2023 Hargrove Media Law and Policy Colloquium Featuring Floyd Abrams
The Future of the First Amendment
What the battles over freedom of expression in the twentieth-century tell us about the challenges facing the First Amendment in the 21st century
On April 10, the UNC Center for Media Law and Policy will host the 2023 Wade H. Hargrove Media Law and Policy Colloquium featuring Floyd Abrams, Senior Counsel at Cahill Gordon & Reindel. Abrams, one of the nation’s leading First Amendment lawyers, will speak about “The Future of the First Amendment.” In addition to giving prepared remarks, he will sit down with Mary-Rose Papandrea, Samuel Ashe Distinguished Professor of Constitutional Law at the UNC School of Law, for an extended conversation about this important topic.
Abrams has extensive experience in high-visibility matters, often involving First Amendment, securities litigation, intellectual property, public policy and regulatory issues. He has argued frequently in the U.S. Supreme Court in cases raising issues as diverse as the scope of the First Amendment, the interpretation of ERISA, the nature of broadcast regulation, the impact of copyright law, and the continuing viability of the Miranda rule. Most recently, he prevailed in his argument before the Supreme Court on behalf of Senator Mitch McConnell as amicus curiae, defending the rights of corporations and unions to speak publicly about politics and elections in Citizens United v. Federal Election Commission. Abrams also represented The New York Times in the Pentagon Papers case and other important First Amendment litigation before the Supreme Court. He represented Nina Totenberg and National Public Radio in the 1992 “leak” investigation conducted by the United States Senate arising out of the confirmation hearing of Justice Clarence Thomas and, in 2004 and 2005, Judith Miller and Matthew Cooper in their efforts to avoid revealing their confidential sources.

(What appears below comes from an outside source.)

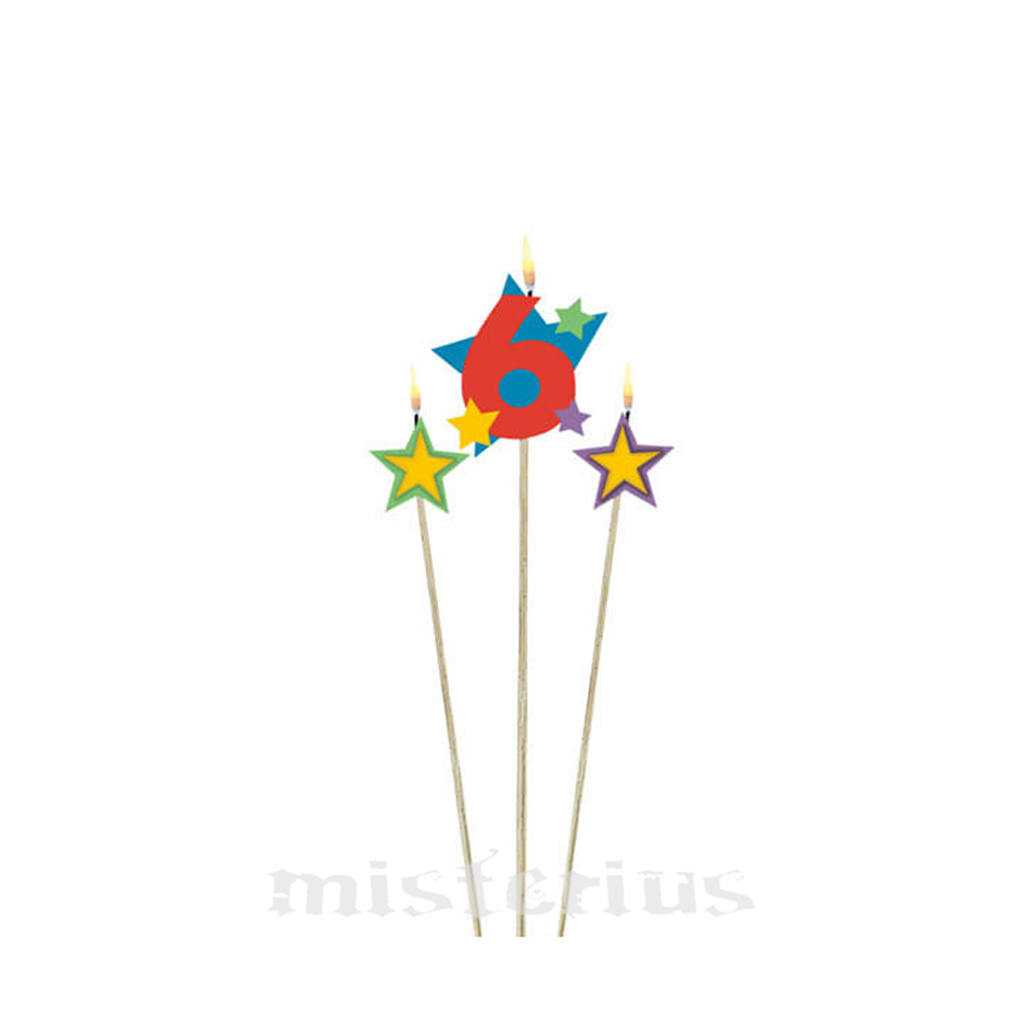 Velas Aniversário Estrelas Coloridas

Described by Senator Daniel Patrick Moynihan as “the most significant First Amendment lawyer of our age,” Abrams has been awarded with Lifetime Achievement Awards by The New York Law Journal and The American Lawyer (2013). For fifteen years, Abrams was the William J. Brennan, Jr. Visiting Professor of First Amendment Law at the Columbia Graduate School of Journalism. He also has been a Visiting Lecturer at Yale Law School and Columbia Law School and he is author of Friend of the Court: On the Front Lines with the First Amendment, published by Yale University Press (2013) and Speaking Freely: Trials of the First Amendment, published by Viking Press (2005).
Abrams will speak at 7:30 p.m. in the Chancellors’ Ballroom at the Carolina Inn. The event is free and open to the public.